Switch(config-if)#switchport port-security mac-address ABCD.EF00.0001
From now on, only the host with a MAC address equal to ABCD.EF00.0001 can attach to the switch port FastEthernet 0/1. If any hosts with unauthorized MAC addresses are plugged in to the port, an error message appears, and the port will be put into an errdisable
state. No traffic is allowed to pass through until the network administrator resets the port.
However, an enterprise network may have thousands of network ports. The network administrator will be late for lunch logging in to the switch and resetting the port every time someone plugs in an unauthorized device. You can tell the switch to reset the port automatically after some predefined time:
Switch(config)#errdisable recovery cause psecure-violation Switch(config)#errdisable recovery interval 600
sticky
Configuring MAC address entries may be another reason why a network administrator is late for lunch. Compared with one-by-one manual input, sticky
is a more scalable setting. By enabling the port security sticky
feature at the switch port, the switch will automatically add the first MAC address that connects the port to the configuration file. Use the following command to enable sticky
:
Switch(config-if)#switchport port-security mac-address sticky
In some situations, you may need to configure port security to allow more than one MAC address to connect to a port. For example, you may need to add a small switch temporarily for a group of users to share a port. If so, you'll need to increase the maximum accepted MAC addresses for the port that will connect to this new switch from a default value of 1 to the number of connected devices. Remember that the switch itself will need to communicate with other switches, so the total number of new MAC addresses should be the number of hosts plus one.

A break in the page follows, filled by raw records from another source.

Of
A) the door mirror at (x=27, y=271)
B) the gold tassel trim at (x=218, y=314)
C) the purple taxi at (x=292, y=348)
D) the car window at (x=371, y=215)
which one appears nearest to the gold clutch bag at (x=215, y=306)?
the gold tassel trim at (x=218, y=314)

Switch(config-if)#switchport port-security maximum 5
802.1X
Another approach to port security is implemented through the IEEE 802.1X network standard [5], which is a scalable, wired network authentication solution for port-based network access control. As shown in Figure 9, the client device (supplicant) requests to attach to the switch port by using the Extensible Authentication Protocol (EAP). The EAP message includes authentication information such as username, password, MAC address, or even digital certificate. When the switch (authenticator) receives the request, it sends the credential to an authentication server, which may be a Remote Authentication Dial-In User Service (RADIUS) server or an agent that connects to an Active Directory server. Finally, the authenticator allows the request if the provided information is validated.

Conclusion
Although wireless connections are very common nowadays, wired networks are still widely used for commercial office networks because of their high speed, stability, and security. The basic design of the wired Ethernet network puts the security on the perimeter and assumes all users on the local network are trusted. An intruder who is able to attach to a switch within the local network can easily gather information for an attack – unless you implement some form of port security. Individual port security configuration should be used on small- to medium-sized networks. For a large network infrastructure, you might want to consider the more scalable 802.1X authentication solution.